現代人的問題已然超越了上帝的第一次死亡。古老信仰和道德的垮塌換來蔚然成風的個人主義,自由平等等等的一切流行貨色讓人應接不暇。在這寬松的土壤中,現代人的靈魂不斷漲大,似喝飽了水的根莖,在地表之下暗相勾結,開出惡之花,他們稱之為「有趣的靈魂」,實則是一種精神享樂:如同無法感受痛苦的伯爵,只能通過傷害和觀看被傷害體驗痛苦。他們通過接近罪惡,甚至成為罪惡本身來體驗刺激,進而體驗快樂。
我並不是在譴責如今崇尚個人、尋求特色的風氣,我只想警惕追求精神享樂路上存在的獵奇欲望和病態機理,即新時代的「惡之花」。這類人真正突破了「上帝死了」的社會癥結,卻落入欲望的深淵,不禁令人感嘆追求精神真相之路荊棘滿布,暗藏玄機,走錯一步就要賠上一切。一旦穿過舊社會的石碑,就能看到廣袤無垠的大千世界;然而善惡的彼岸從來沒有離開,沒有自製力的剎車,人就會一路滑下道德的山坡,我們稱之為「墮落」。「墮落」一詞看似包涵過多的社會道義,其實我在此意指一種個人的道德的敗壞,一種知識階層的腐敗,一種失去力量的反抗和自我墮落。
不得不說,想要穿過舊社會的石碑是需要眼界和力量的。這就是為什麽這些追求精神享樂的人都是聰明人,不僅願意研究罪惡本身,也能剖析社會和現實。他們的眼睛能穿過社會道德虛浮的表面,深入人性且喜愛囤積新奇獵奇之物。他們冷眼旁觀萬物,言語精準毒辣,見解透徹獨到,所以他們具有極強的迷惑性。就好似屋脊上的月亮派學者(他們人性中的一部分就是月亮派,或者說叔本華式的),執行鯨吞式的知識交換,並以此招來追隨者和崇拜者。他們需要和他們同等聰明的追隨者來壯大他們的地下經脈,以此換取更多的知識交換,如同文人式的「吃人」(在此指吞噬並同化一個有自我體系的人的經歷和思想)。他們也需要盲目無知的崇拜者,因為他們需要社會偏差值(一種「我與正常相距甚遠」的孤芳自賞)和用來蔑視、玩弄操縱的群體。既然存在觀眾,那就會有表演。他們喜歡演出一種敬仰美德的大戲,並以此展現出他們所擁有的「某種道德」。這種表演能牢牢地抓住他們的觀眾,讓他們亦真亦假地展示自己的好品格和善惡分明。但這一切都是謊言。一種用來騙別人也用來騙自己的謊言,因為無論多麽高尚的品格在他們的語境中就是一個笑話。他們擁有這樣的力量。

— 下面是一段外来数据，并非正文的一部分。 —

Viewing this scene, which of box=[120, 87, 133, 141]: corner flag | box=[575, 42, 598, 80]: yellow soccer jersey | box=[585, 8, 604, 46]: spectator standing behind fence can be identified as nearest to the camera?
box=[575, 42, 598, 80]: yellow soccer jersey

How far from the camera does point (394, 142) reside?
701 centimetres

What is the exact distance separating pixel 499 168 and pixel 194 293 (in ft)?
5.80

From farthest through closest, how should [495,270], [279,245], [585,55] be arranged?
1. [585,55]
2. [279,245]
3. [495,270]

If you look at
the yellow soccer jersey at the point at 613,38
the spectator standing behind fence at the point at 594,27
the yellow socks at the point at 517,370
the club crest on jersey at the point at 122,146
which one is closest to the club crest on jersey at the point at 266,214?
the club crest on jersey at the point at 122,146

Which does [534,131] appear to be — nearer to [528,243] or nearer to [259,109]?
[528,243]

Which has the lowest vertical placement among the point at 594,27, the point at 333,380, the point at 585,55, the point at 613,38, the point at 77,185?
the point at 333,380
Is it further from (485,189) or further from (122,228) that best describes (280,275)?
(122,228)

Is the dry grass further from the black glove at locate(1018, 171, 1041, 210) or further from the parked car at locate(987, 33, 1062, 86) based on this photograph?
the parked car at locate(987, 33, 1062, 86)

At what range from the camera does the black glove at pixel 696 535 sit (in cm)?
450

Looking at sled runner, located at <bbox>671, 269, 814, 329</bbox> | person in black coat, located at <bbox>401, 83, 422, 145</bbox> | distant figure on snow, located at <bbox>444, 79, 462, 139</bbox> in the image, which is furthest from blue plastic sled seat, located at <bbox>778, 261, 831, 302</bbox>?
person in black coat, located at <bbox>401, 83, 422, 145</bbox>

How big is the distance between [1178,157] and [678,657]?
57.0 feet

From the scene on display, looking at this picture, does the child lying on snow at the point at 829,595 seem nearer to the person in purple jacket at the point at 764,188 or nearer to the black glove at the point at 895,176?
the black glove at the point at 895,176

但他們的力量也就僅限於此。「醜橘子更好吃。」人也是一樣。受過創傷的人才會思考痛苦與道德,他們也是能最快看到社會真相的那批人。所以這些追求精神享樂的人大多經歷過創傷。思考與創傷引發獵奇,獵奇引發精神消耗,精神消耗引發無盡欲望與墮落。為了填補創傷造成的精神空洞,他們轉向知識,轉向傷害本身,讓自己能夠不用再正視自己。不能誠實地面對自己,他們是無力的。精神空洞叫囂欲望,他們無力自製,只能不斷尋求刺激和傷害,填補空缺,卻將精神空洞越填越大。人的欲望就是這個世界真正的無底洞,怎麽會有填滿的那一天呢?於是就這樣,有過創傷的他們在傷害他人的路上越走越遠。新的一批幸存者開始思考,又走上了他們的老路。如同生命的演變,人間悲劇不斷上演,不過是輪回相報的宿命。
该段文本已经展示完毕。